There are just two problems with replacing contract costumers with prepaid customers. First, prepaid customers pay a smaller monthly bill, $34 on average to the $56 average paid by contract customers. And second, prepaid, contract-less customers are more likely to change service. What’s called “churn” in the industry, the rate at which customers don’t renew, was just 2.1% at Sprint for contract customers in the second quarter but 6.4% for Boost Mobile prepaid customers.
Since a customer lost means a customer that has to be replaced after expensive advertising and marketing campaigns, the three times higher churn for prepaid customers results in a huge hit to Sprint Nextel’s bottom line.
AT&T’s solution to declining land line numbers and to slowing growth rates in the wireless market is, you guessed it, Apple’s iPhone. In the second quarter, when the company added 1.2 million wireless contact customers, AT&T activated 2.4 million iPhones.
That growth comes at a price. AT&T is subsidizing the new 3G iPhones introduced this quarter to the tune of $325 a phone, according to estimates from Oppenheimer. (AT&T pays Apple an additional $100 per phone for every iPhone sold in an Apple store. The industry subsidy for the average smart phone is $200. ) Those subsidies drove operating profit margins down to 38.3% in the quarter. Without the subsidy margins would have been a little more than 40%.
But the subsidies are worth it--in the long run. On average iPhone users spend about 60% more a month than the average wireless user. And they’re more loyal too. Churn among contract customers fell to 1.09% for the quarter.
Verizon is practicing a delayed cannibalism that uses growth in its wireless business—albeit growth at a slower rate than at AT&T—to offset the decline in its landline business. And uses the time bought by that strategy to build a new fiber to the customer business called FIOS.
In the second quarter Verizon added 303,000 net FIOS Internet customers and 300,000 FIOS Television customers. As with AT&T’s iPhone customers, these are heavy data users who rack up bigger bills than the company’s average land line or wireless customer. On average FIOS customers pay a monthly bill of $135, about twice the bill for the average Verizon customer.
If AT&T’s cost for being an iPhone cannibal is the huge $325 a phone subsidy to Apple, Verizon’s is the bill for building out the optical fiber network that will enable the company to get FIOS into homes and offices. The company is spending $23 billion this year and next to install fiber-optic cable. (One beneficiary of that build out is Jubak Picks 50 stock Corning (GLW) See my July 29 update.)
How does an investor pick between these two cannibals?
On current results, there’s not much that separates the two strategies. Wireless revenue at both companies (once you adjust for Verizon’s acquisition of Alltel) was about 9%.
In the intermediate run—say in an economy rebounding from the Great Recession—I’d give the edge to AT&T. The company’s network offers the best integration of land line and wireless services for business customers and I think AT&T is therefore more leveraged to a rebound in corporate business.

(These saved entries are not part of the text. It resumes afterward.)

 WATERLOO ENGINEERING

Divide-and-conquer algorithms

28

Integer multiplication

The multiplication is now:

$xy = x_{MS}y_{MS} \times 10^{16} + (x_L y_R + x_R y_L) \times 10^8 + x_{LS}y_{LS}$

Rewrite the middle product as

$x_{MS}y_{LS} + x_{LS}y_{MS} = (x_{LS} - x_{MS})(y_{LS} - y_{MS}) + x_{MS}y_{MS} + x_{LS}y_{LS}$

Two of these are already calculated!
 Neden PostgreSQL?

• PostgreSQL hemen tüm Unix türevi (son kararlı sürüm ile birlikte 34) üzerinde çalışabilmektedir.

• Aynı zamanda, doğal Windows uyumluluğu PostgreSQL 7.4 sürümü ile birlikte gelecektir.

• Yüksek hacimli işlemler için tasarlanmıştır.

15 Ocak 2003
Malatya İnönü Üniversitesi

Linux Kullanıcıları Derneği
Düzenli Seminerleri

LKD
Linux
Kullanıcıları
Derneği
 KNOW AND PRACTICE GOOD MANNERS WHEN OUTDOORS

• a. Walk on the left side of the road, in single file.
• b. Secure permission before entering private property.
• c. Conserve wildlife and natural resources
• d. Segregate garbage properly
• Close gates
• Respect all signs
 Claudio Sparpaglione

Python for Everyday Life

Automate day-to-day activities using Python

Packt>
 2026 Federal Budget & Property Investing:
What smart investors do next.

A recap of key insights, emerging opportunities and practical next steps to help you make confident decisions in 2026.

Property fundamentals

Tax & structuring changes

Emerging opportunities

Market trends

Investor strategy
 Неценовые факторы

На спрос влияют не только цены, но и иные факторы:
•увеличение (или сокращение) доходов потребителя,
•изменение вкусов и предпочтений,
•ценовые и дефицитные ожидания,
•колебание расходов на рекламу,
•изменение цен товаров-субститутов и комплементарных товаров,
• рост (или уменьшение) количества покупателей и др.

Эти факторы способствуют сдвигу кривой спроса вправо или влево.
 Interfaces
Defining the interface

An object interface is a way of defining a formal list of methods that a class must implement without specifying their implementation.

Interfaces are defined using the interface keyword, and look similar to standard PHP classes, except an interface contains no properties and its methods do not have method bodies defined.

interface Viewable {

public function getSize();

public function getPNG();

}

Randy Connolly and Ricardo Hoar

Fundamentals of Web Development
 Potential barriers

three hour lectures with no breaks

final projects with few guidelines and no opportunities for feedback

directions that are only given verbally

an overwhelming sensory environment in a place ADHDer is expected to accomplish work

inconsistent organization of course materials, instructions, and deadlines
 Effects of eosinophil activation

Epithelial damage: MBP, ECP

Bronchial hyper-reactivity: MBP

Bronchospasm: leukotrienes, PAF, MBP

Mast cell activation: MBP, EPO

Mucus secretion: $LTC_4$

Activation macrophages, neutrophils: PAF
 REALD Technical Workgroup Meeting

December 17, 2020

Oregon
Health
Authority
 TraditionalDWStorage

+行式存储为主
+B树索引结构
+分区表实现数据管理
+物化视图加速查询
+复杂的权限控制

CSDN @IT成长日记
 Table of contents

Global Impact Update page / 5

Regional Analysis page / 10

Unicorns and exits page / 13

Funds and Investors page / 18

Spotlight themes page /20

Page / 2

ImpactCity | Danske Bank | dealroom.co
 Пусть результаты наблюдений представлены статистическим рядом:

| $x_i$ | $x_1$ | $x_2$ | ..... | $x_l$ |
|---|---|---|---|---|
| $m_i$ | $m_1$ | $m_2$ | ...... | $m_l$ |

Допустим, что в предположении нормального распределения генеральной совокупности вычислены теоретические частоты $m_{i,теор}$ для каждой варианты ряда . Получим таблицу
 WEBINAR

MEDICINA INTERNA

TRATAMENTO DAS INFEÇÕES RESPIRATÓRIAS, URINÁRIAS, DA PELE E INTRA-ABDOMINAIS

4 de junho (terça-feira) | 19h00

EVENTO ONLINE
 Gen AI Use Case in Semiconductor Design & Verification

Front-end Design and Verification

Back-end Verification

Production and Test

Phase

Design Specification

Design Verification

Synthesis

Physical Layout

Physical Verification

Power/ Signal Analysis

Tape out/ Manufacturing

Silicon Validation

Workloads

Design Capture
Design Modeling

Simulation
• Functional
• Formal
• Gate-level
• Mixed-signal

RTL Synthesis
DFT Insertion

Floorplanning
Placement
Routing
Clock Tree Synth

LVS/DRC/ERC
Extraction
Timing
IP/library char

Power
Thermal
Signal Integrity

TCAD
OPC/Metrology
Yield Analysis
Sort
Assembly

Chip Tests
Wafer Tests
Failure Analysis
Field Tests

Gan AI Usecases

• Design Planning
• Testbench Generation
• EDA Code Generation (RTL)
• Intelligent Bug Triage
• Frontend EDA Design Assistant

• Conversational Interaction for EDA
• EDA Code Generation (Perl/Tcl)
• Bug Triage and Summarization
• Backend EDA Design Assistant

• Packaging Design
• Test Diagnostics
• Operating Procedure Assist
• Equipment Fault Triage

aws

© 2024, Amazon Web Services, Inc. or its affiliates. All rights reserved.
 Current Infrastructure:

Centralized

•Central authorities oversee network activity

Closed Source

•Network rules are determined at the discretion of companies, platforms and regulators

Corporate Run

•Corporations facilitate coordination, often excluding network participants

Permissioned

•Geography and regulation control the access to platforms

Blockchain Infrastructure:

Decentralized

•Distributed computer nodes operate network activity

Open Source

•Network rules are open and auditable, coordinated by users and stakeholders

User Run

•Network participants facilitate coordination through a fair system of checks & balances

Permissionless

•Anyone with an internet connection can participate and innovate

In that same intermediate period, however, much will depend on what happens when AT&T’s deal to be the exclusive seller of Apple’s iPhone ends in 2010. Will the two companies renew? What will be the terms? Will Apple add Verizon to make it a sell-a-trois?
In the longer term, however, I give a nod to Verizon’s strategy. The company is building a whole new heavy data, fiber to the user, Internet and video network on the bones of its current landline business.
In the long-run, in my opinion, the race goes to the bravest cannibal.